→ **SUPPLIED INFORMATION**:
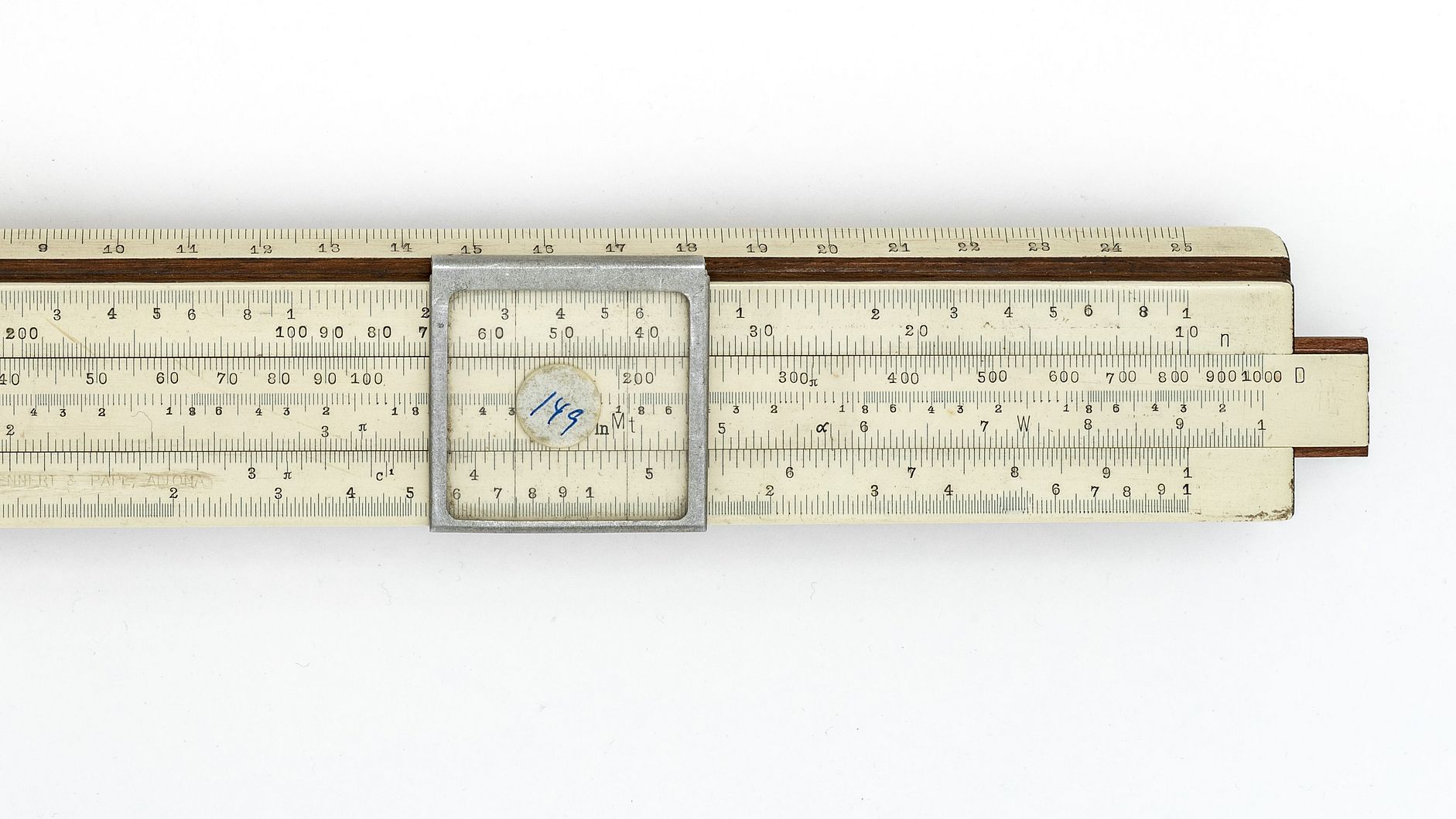 Rechenschieber des Systems Friedrich & Hippler Rechenschieber zur Einstellung für Maschinen zur Metallbearbeitung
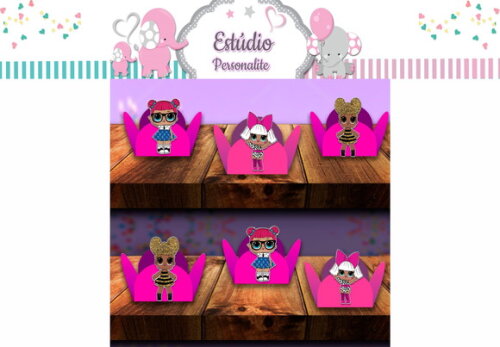 Forminha de Doces Lol Surprise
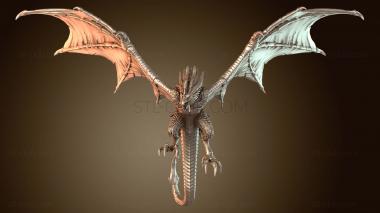 3D model Cockatrice Classic Flying (STL)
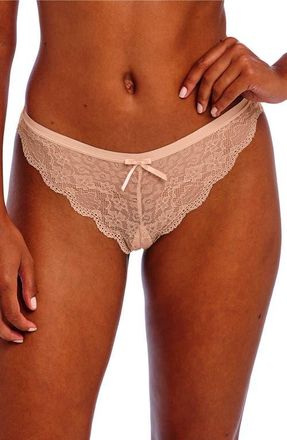 Freya Fancies Brazilian Panties in Natural Beige at Nordstrom, Size X-Small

→ **TASK INSTRUCTIONS**: Leaving the pictures out, print every line of the listing exactly.

→ **OUTPUT**:
 Rechenschieber des Systems Friedrich & Hippler Rechenschieber zur Einstellung für Maschinen zur Metallbearbeitung
 Forminha de Doces Lol Surprise
 3D model Cockatrice Classic Flying (STL)
 Freya Fancies Brazilian Panties in Natural Beige at Nordstrom, Size X-Small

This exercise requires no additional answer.